>> START DOCUMENT EXCERPT

- Born: 1957 (age 68–69) United States
- Education: University of California, Berkeley Columbia University (MFA)
- Occupation: Novelist
- Writing career
- Notable awards: Pushcart Prize (1987) Whiting Award (2000)

= Robert Cohen (novelist) =

American novelist

Robert Cohen (born 1957) is an American novelist and short fiction writer.

==Life==
Cohen grew up in Westfield, New Jersey. He attended University of California, Berkeley and subsequently received his MFA from Columbia University.

==Works==
Cohen's themes center around issues of contemporary identity and transcendence. His writing has been praised as "wild and ingenious" by The New York Times, "formidable" by The Atlantic Monthly, and "ruefully funny" by the San Francisco Chronicle. DG Meyers of A Commonplace Blog writes, "Sentence by sentence, Robert Cohen is perhaps the best prose stylist of any American novelist now writing."

His first novel, The Organ Builder, was praised by the New York Times Book Review as "an intimate, stunningly written portrait of a man and his reluctant confrontation with the past … all narrated in a voice that often approaches sheer poetry." His second, The Here and Now, won the Ribalow Prize for Best Jewish Novel of 1996. His third novel, Inspired Sleep, was called "a sparkling comic novel of postmodern pathologies…more than just a brilliant book – it's a transporting read" and "a great fat multiplex of a novel, beautifully written, funny, moving, sardonic and sad, it's a brilliantly executed indictment of our biomechanistic age, where there's a cure for every ache and, more importantly, an ache for every cure."

>> END DOCUMENT EXCERPT

■ TASKS
A – From the article on Robert Cohen, list the titles of every novel by him that it names.
B – Translate this sentence from the article on Robert Cohen into Spanish: "His second, The Here and Now, won the Ribalow Prize for Best Jewish Novel of 1996."
C – Write the next part of the article on Robert Cohen, picking up after its final sentence.

>> START DATA SHOWN

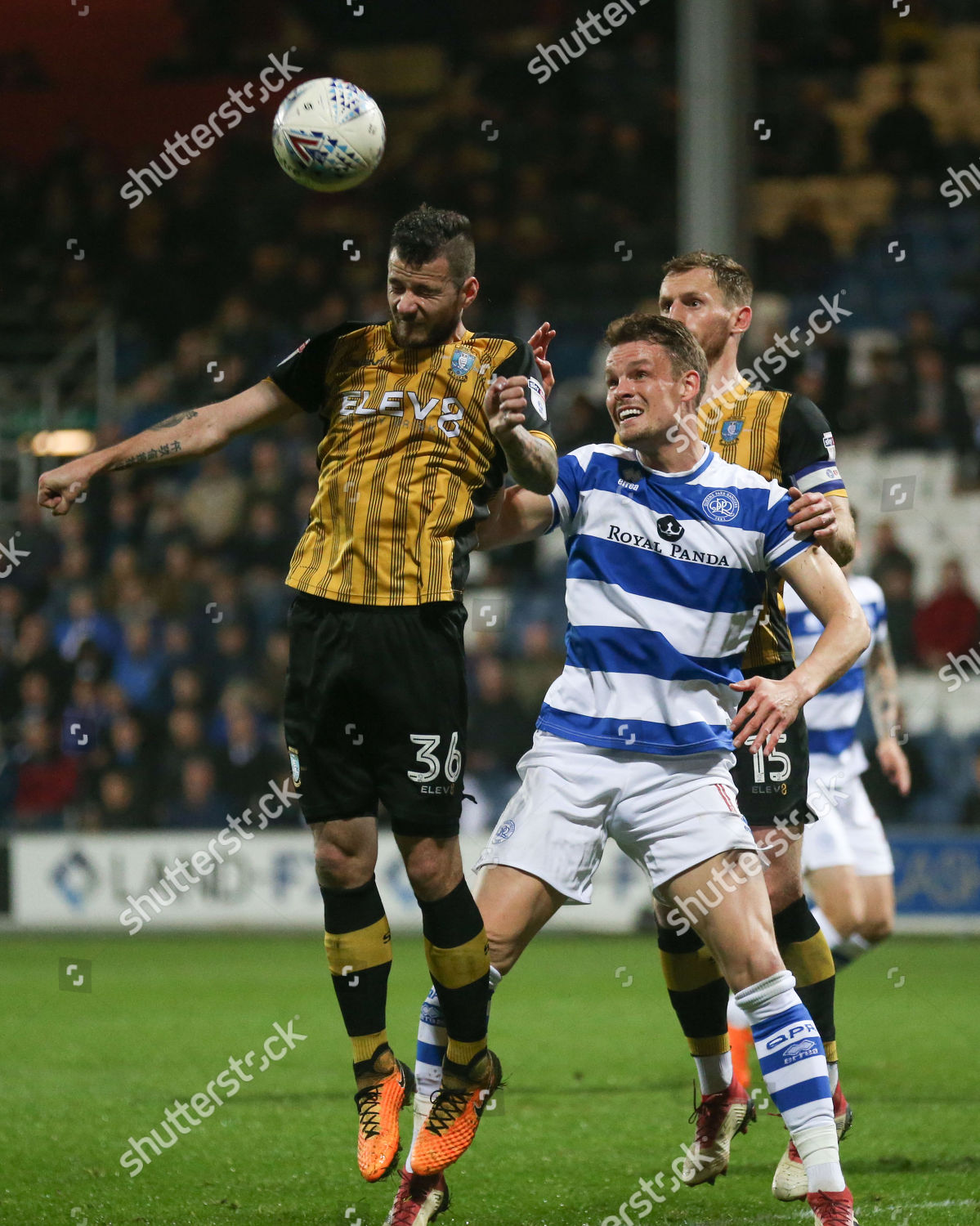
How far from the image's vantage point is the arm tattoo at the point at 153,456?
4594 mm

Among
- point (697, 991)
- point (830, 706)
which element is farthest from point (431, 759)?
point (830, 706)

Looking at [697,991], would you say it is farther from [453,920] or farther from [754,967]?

>> END DATA SHOWN
>> START DATA SHOWN

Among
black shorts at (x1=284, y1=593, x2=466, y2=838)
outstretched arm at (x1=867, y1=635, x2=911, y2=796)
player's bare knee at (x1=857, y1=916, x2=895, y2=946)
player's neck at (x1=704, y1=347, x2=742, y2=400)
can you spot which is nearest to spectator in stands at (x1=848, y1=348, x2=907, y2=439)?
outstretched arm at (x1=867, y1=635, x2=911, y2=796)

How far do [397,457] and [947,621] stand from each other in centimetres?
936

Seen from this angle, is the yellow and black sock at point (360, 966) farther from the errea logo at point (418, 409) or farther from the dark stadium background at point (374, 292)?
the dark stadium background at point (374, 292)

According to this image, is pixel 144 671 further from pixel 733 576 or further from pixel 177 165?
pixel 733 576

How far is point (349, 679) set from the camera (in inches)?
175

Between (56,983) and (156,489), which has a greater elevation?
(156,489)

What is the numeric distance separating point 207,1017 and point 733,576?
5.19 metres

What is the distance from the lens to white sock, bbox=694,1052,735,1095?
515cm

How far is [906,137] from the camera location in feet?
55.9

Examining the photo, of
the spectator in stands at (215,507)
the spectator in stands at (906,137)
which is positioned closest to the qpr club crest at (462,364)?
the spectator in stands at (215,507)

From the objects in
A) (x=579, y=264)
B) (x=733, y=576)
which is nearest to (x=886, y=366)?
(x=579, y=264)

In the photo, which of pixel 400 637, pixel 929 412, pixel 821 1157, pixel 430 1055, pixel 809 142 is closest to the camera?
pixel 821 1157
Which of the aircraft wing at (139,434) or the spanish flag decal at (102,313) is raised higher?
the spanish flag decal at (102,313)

>> END DATA SHOWN

■ RESPONSES BY TASK
A –
The Organ Builder
The Here and Now
Inspired Sleep

B – Su segunda novela, The Here and Now, ganó el Premio Ribalow a la Mejor Novela Judía de 1996.

C –
A collection of stories, The Varieties of Romantic Experience, was published in 2002; his most recent novel, Amateur Barbarians, in 2009. For these he has earned numerous awards, including a Guggenheim Fellowship, a Whiting Writers Award, a Lila Wallace Writers Award, and a Pushcart Prize.

A former Briggs-Copeland Lecturer at Harvard University, Cohen has also taught at the Iowa Writers Workshop, Rice University, the University of Houston, and SUNY Stony Brook. He currently teaches literature and creative writing at Middlebury College.

===Books===
- The Organ Builder. Harper & Row. 1988. ISBN 978-0-06015-909-2
- The Here and Now. Scribner. 1996. ISBN 978-0-68481-561-9
- Inspired Sleep: A Novel. Scribner. 2001. ISBN 978-068485-079-5
- The Varieties of Romantic Experience: Stories. Scribner. 2002. ISBN 978-074322-962-3
  - "The Varieties of Romantic Experience", Originally published in Harper's, February 1990
- Amateur Barbarians. Scribner. 2009. ISBN 978-074323-036-0
- Going to the Tigers: Essays and Exhortations. University of Michigan Press. 2022. ISBN 978-047207-555-3

===Stories and essays===
- "Going to the Tigers" (2010)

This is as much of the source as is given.